• Record excerpts:
★ ★ ★ ★

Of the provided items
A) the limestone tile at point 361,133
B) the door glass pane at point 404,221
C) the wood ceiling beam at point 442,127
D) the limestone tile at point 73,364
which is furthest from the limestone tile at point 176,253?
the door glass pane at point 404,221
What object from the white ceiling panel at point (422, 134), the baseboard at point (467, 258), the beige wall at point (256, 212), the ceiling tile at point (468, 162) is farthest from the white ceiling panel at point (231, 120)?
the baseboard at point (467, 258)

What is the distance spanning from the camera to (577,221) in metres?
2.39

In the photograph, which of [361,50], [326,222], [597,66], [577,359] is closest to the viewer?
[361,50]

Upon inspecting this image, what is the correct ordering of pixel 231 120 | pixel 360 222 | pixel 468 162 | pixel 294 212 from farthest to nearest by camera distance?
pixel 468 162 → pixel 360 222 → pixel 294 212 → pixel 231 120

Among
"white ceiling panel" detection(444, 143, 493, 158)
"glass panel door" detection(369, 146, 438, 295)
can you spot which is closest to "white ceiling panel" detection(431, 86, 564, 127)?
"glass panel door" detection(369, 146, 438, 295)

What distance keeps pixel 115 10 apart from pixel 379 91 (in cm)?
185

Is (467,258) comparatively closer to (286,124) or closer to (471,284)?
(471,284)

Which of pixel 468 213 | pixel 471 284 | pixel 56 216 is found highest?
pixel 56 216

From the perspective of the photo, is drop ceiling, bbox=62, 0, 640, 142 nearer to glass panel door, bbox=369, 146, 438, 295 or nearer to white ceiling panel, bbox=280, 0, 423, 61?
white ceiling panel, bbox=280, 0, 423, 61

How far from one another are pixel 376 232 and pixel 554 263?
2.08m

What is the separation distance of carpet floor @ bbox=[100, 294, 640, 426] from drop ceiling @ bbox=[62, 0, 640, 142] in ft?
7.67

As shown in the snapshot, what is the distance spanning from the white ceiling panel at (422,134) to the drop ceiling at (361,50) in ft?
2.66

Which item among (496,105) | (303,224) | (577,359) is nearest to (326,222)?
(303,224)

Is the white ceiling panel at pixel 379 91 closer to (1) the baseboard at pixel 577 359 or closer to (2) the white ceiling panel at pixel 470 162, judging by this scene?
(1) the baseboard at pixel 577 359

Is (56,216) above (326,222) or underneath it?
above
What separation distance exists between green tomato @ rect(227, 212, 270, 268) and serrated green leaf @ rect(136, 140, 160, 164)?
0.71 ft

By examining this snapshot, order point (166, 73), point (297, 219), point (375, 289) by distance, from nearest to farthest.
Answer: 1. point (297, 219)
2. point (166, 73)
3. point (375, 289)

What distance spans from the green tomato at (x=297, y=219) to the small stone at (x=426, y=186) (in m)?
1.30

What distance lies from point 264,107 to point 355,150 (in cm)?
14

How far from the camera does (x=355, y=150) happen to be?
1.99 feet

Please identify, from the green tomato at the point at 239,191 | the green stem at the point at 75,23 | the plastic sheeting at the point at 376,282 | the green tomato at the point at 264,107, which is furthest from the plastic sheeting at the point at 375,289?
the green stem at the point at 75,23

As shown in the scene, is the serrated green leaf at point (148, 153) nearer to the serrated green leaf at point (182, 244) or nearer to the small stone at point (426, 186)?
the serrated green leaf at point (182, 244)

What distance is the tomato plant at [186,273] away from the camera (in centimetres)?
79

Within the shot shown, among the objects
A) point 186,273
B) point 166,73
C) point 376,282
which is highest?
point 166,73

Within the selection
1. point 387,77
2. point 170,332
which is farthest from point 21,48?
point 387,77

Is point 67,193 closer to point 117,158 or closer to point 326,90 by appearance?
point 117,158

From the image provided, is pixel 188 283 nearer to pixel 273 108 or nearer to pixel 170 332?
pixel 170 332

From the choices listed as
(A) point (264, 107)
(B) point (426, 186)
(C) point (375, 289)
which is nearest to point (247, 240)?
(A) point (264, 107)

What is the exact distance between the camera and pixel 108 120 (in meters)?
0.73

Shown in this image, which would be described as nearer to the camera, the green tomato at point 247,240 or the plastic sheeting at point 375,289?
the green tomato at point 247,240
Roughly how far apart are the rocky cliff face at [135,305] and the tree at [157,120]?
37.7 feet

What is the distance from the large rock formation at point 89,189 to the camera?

★ ★ ★ ★

• Short problem:
Rewrite all the records with every "camera" changed to "viewer", leaving everything else the same.

• Finished exercise:
Of the provided items
A) the limestone tile at point 361,133
B) the door glass pane at point 404,221
C) the wood ceiling beam at point 442,127
D) the limestone tile at point 73,364
which is furthest from the limestone tile at point 176,253?
the door glass pane at point 404,221
What object from the white ceiling panel at point (422, 134), the baseboard at point (467, 258), the beige wall at point (256, 212), the ceiling tile at point (468, 162) is farthest from the white ceiling panel at point (231, 120)?
the baseboard at point (467, 258)

What is the distance spanning from the viewer to (577,221) in metres?
2.39

In the photograph, which of [361,50], [326,222], [597,66], [577,359] is closest to the viewer?
[361,50]

Upon inspecting this image, what is the correct ordering of pixel 231 120 | pixel 360 222 | pixel 468 162 | pixel 294 212 from farthest to nearest by viewer distance?
pixel 468 162 → pixel 360 222 → pixel 294 212 → pixel 231 120

Among
"white ceiling panel" detection(444, 143, 493, 158)
"glass panel door" detection(369, 146, 438, 295)
can you spot which is closest to "white ceiling panel" detection(431, 86, 564, 127)?
"glass panel door" detection(369, 146, 438, 295)

What distance keeps pixel 115 10 apart from pixel 379 91 (in cm)?
185

Is (467,258) comparatively closer to (286,124) or closer to (471,284)?
(471,284)

Which of pixel 468 213 | pixel 471 284 | pixel 56 216 is found highest?
pixel 56 216

From the perspective of the photo, is drop ceiling, bbox=62, 0, 640, 142 nearer to glass panel door, bbox=369, 146, 438, 295 or nearer to white ceiling panel, bbox=280, 0, 423, 61?
white ceiling panel, bbox=280, 0, 423, 61

How far from one another are pixel 376 232 and pixel 554 263?
2.08m

What is the separation distance of carpet floor @ bbox=[100, 294, 640, 426] from drop ceiling @ bbox=[62, 0, 640, 142] in ft?
7.67

As shown in the snapshot, what is the distance spanning from the white ceiling panel at (422,134) to the drop ceiling at (361,50) in ft?
2.66

Which item among (496,105) | (303,224) | (577,359) is nearest to (326,222)?
(303,224)

Is the white ceiling panel at pixel 379 91 closer to (1) the baseboard at pixel 577 359 or closer to (2) the white ceiling panel at pixel 470 162, judging by this scene?
(1) the baseboard at pixel 577 359

Is (56,216) above (326,222) or underneath it?
above
What separation distance exists between green tomato @ rect(227, 212, 270, 268) and serrated green leaf @ rect(136, 140, 160, 164)?
0.71 ft

By examining this snapshot, order point (166, 73), point (297, 219), point (375, 289) by distance, from nearest to farthest.
Answer: 1. point (297, 219)
2. point (166, 73)
3. point (375, 289)

What distance spans from the green tomato at (x=297, y=219) to the small stone at (x=426, y=186) (in m)?
1.30

What distance lies from point 264,107 to point 355,150 (in cm)?
14

How far from the viewer does (x=355, y=150) happen to be?
1.99 feet

Please identify, from the green tomato at the point at 239,191 | the green stem at the point at 75,23 | the plastic sheeting at the point at 376,282 | the green tomato at the point at 264,107, which is furthest from the plastic sheeting at the point at 375,289?
the green stem at the point at 75,23

As shown in the scene, is the serrated green leaf at point (148, 153) nearer to the serrated green leaf at point (182, 244) or nearer to the small stone at point (426, 186)?
the serrated green leaf at point (182, 244)

What distance is the tomato plant at [186,273] away from the viewer (in centimetres)?
79

Within the shot shown, among the objects
A) point 186,273
B) point 166,73
C) point 376,282
which is highest?
point 166,73

Within the selection
1. point 387,77
2. point 170,332
which is farthest from point 21,48?
point 387,77

Is point 67,193 closer to point 117,158 or closer to point 326,90 by appearance?
point 117,158

From the image provided, is pixel 188 283 nearer to pixel 273 108 or nearer to pixel 170 332?
pixel 170 332

From the choices listed as
(A) point (264, 107)
(B) point (426, 186)
(C) point (375, 289)
which is nearest to point (247, 240)?
(A) point (264, 107)

What is the exact distance between the viewer and pixel 108 120 (in meters)?
0.73

Shown in this image, which would be described as nearer to the viewer, the green tomato at point 247,240 or the plastic sheeting at point 375,289?
the green tomato at point 247,240
Roughly how far apart are the rocky cliff face at [135,305] and the tree at [157,120]?
37.7 feet

What is the distance from the large rock formation at point 89,189 to the viewer?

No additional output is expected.